● **AIM OF THE EXERCISE**
One number is all that is asked for: the number of lines below that hold the string "scientific".
--- START ---
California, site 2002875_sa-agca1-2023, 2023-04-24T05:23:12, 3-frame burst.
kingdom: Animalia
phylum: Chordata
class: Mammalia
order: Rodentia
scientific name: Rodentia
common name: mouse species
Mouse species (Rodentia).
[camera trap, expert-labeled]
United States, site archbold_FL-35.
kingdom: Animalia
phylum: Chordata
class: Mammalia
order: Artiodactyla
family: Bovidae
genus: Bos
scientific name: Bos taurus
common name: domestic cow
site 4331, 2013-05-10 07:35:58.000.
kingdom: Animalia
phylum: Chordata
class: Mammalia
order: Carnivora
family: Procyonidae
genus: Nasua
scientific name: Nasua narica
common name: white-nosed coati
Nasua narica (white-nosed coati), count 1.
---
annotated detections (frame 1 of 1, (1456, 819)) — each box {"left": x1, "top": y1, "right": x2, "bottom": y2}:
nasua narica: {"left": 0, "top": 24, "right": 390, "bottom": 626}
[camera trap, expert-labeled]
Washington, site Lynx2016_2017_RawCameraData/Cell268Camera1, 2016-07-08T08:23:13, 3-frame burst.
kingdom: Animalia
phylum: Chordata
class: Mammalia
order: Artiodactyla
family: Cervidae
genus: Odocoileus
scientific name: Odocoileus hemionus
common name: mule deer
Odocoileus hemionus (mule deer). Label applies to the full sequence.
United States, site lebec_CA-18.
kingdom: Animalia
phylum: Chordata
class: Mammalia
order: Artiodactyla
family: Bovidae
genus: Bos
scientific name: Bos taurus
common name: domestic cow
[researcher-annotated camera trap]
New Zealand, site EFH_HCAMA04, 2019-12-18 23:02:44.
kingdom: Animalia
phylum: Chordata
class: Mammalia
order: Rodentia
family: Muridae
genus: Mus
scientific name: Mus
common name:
--- END ---
● **WRITTEN ANSWER**
6